The Meyers moved away from Granbury, but returned in 1951, when they opened a small grocery store on the square. They moved off the square in 1956 to a location on South Morgan Street that was later the location of the Ko Chun Chinese restaurant. After selling his grocery store to Buddies (now Winn-Dixie), Meyer ran for and was elected county judge in 1970.

When Meyer took office in 1970, family members say, the courthouse was not even air conditioned and had only one electric typewriter. Before he was elected, county employees didn’t have insurance, hospitalization or retirement, said family members.

During his administration, Meyer presided over moving the hospital from the area of the square to its present location on 377 West, now known as Lake Granbury Medical Center. Meyer and county commissioners had to petition the state Legislature to make the area a hospital district.

Meyer was also a founding director of Granbury State Bank, now known as Community Bank. He was instrumental in construction of the first Hood County law enforcement center.

Meyer also served on the executive board of the North Central Texas Council of Governments.

In November 1990, Meyer, a Democrat, lost a reelection bid by 49 votes to Republican candidate Don Cleveland. Cleveland went on to be the first Republican to serve as county judge in Hood County.

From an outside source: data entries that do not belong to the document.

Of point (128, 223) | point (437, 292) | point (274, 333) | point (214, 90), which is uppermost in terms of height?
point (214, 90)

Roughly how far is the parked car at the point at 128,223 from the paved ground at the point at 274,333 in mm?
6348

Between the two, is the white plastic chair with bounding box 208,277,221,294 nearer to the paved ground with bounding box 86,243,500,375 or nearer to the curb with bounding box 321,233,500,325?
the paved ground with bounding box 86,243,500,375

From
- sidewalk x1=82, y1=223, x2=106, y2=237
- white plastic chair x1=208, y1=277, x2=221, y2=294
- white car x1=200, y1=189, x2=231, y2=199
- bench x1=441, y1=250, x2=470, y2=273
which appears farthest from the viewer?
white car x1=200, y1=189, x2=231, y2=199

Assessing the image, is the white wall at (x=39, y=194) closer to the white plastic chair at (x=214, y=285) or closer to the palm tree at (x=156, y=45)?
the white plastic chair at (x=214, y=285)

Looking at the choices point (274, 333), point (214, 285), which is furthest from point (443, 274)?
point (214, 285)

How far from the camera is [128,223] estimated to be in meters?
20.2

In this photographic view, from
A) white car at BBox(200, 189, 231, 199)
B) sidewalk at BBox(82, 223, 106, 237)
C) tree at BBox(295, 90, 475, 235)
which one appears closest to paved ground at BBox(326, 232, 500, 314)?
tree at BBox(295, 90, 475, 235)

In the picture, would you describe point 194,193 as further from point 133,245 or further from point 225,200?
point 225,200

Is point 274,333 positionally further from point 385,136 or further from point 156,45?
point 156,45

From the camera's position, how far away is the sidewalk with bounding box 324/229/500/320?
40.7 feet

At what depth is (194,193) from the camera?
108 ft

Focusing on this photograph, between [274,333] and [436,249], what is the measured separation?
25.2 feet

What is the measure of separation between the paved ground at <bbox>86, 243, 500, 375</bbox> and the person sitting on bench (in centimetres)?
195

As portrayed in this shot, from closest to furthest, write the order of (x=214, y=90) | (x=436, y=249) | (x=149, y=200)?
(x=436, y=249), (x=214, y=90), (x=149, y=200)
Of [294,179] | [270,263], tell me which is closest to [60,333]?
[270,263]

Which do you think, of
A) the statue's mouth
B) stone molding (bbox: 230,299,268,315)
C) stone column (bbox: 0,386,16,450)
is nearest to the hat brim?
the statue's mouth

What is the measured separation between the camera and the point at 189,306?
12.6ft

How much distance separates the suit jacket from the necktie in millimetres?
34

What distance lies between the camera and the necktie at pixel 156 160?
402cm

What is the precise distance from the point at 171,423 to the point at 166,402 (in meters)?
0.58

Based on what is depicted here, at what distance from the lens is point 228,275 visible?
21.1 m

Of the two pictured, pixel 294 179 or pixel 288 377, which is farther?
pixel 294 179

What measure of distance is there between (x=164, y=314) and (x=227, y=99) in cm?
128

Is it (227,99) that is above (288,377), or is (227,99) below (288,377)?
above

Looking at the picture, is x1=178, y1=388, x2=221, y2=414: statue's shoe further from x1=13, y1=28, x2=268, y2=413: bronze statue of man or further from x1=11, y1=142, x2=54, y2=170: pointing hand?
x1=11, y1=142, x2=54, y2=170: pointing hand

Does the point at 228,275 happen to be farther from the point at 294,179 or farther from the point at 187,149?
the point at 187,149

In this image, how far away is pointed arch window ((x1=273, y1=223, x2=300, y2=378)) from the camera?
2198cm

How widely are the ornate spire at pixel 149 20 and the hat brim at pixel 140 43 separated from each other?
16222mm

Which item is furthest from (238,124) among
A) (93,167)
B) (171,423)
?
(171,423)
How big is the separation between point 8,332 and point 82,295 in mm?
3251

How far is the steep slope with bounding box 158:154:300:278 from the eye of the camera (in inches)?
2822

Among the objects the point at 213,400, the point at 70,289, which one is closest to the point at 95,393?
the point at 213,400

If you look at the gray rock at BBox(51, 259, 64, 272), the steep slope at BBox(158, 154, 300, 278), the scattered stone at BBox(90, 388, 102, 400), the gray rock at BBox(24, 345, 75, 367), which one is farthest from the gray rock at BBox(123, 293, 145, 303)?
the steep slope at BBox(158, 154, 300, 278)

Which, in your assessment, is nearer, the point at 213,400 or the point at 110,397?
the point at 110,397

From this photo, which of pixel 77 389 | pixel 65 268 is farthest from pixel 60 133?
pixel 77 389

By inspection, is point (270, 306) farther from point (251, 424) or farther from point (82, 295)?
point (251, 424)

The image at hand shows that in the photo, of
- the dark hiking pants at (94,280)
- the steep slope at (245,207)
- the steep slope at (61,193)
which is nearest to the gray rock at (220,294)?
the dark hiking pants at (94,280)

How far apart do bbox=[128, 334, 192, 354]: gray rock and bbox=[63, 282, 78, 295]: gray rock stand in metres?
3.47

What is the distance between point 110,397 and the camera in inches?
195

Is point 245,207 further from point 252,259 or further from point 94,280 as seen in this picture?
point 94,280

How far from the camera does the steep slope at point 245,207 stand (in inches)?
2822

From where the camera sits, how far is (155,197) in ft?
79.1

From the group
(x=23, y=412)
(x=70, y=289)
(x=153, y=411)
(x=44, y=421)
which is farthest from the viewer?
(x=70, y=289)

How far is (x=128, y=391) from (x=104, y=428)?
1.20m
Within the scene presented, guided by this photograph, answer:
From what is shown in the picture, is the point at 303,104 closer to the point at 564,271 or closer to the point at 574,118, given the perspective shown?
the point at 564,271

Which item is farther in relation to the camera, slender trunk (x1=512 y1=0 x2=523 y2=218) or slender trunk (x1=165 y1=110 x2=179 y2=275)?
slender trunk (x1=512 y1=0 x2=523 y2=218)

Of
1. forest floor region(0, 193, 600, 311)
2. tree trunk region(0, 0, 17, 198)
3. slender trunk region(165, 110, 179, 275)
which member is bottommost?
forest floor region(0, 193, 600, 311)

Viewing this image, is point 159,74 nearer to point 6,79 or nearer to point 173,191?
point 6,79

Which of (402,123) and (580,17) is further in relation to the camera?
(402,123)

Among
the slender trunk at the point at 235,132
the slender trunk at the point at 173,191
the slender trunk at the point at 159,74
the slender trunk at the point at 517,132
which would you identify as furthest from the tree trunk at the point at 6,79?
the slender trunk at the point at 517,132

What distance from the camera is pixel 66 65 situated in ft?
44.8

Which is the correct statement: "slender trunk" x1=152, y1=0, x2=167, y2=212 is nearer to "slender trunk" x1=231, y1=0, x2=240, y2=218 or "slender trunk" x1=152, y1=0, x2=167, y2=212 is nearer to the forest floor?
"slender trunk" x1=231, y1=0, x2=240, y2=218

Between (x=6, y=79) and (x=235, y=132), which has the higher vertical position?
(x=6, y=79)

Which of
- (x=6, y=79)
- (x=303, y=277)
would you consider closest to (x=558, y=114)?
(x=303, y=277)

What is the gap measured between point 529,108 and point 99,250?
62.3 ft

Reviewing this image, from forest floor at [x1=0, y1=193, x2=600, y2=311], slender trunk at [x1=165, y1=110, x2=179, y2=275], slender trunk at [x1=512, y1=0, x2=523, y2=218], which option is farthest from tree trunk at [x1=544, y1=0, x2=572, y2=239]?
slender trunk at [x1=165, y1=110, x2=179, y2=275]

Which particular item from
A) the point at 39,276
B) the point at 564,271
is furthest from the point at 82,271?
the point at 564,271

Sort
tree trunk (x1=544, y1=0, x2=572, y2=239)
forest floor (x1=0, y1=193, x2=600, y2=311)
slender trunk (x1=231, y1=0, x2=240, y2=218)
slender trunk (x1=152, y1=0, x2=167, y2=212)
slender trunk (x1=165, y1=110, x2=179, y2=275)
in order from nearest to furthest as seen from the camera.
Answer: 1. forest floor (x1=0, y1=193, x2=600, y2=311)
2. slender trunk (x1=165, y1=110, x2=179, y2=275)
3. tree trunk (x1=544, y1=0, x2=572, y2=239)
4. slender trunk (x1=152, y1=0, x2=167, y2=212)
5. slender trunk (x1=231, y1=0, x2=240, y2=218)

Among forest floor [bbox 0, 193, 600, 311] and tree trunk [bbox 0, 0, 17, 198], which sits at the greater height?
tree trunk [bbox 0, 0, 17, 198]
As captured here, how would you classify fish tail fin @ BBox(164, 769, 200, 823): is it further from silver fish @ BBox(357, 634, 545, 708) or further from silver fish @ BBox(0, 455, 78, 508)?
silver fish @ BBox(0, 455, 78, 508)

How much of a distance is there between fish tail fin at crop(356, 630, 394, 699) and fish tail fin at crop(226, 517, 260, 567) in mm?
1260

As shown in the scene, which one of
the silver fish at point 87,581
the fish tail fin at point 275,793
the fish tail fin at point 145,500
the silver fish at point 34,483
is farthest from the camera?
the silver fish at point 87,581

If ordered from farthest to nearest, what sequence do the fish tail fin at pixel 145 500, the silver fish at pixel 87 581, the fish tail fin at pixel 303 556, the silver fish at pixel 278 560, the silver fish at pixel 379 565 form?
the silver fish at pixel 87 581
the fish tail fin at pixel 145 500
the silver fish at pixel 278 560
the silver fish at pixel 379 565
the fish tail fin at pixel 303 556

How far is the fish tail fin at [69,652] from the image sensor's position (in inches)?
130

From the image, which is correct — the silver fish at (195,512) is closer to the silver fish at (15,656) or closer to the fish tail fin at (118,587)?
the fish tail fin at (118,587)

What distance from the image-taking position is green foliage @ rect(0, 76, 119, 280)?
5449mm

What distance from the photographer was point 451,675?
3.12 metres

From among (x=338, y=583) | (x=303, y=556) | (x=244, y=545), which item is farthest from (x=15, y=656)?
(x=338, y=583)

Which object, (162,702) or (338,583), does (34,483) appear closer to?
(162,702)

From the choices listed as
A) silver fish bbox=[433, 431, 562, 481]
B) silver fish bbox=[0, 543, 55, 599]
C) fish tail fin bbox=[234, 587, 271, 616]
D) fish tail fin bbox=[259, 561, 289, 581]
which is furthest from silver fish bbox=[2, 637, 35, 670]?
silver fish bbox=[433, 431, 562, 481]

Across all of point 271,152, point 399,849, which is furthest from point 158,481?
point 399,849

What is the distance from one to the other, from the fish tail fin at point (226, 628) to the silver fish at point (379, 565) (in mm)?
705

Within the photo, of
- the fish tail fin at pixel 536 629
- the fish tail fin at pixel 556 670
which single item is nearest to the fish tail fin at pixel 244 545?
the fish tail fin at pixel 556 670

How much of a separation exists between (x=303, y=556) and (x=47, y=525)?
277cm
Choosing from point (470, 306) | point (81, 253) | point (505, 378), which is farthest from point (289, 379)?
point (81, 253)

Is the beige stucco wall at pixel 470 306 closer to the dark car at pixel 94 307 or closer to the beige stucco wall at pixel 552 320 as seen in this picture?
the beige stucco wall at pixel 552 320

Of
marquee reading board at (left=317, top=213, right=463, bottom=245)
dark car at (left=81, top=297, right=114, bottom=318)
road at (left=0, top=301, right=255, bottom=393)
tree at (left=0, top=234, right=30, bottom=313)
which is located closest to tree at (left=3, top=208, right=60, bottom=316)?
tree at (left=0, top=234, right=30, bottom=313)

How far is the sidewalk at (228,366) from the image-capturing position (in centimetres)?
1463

On his last day as county judge on Dec. 31, 1990, Meyer treated the day as any other day in office, Porter said in a 1991 story. “He figured he was the judge until the 31st,” Porter stated. “He did what needed to be done. That speaks for his character.” After packing up his belongings, Meyer left his office just as quietly as he had come in that day, Porter recalled.

In February 1991, the Hood County Bar Association sponsored an appreciation banquet for Meyer at Acton United Methodist Church. Among the awards presented to Meyer was a beautiful plaque designed by Hood County sculptor Covelle Jones. “You’ll always be Judge Meyer to me,” emcee Dan Coates told the former judge.

Two highlights in Meyer’s life included a hole-in-one at the Starr Hollow Country Club golf course. A second was Meyer’s 1995 trip to Russia in which he worked with locals on ranching practices.

Commissioner Bob Anderson and local developer Garry Luker have been spearheading a drive in recent years to create a county park in Meyer’s honor. Called Milton Meyer Park, the men want to locate the proposed park in the vicinity of the Hills of Granbury and Mountain View Estates.

Funeral services will be at 3 p.m. today (Thursday) at Granbury Church of Christ.

Minister Stan Reid and district judge Ralph Walton will officiate. Interment will be at Fairview Cemetery in Hood County.

Memorial contributions may be made to the Hood County Committee on Aging and the Lake Granbury Medical Center Auxilary.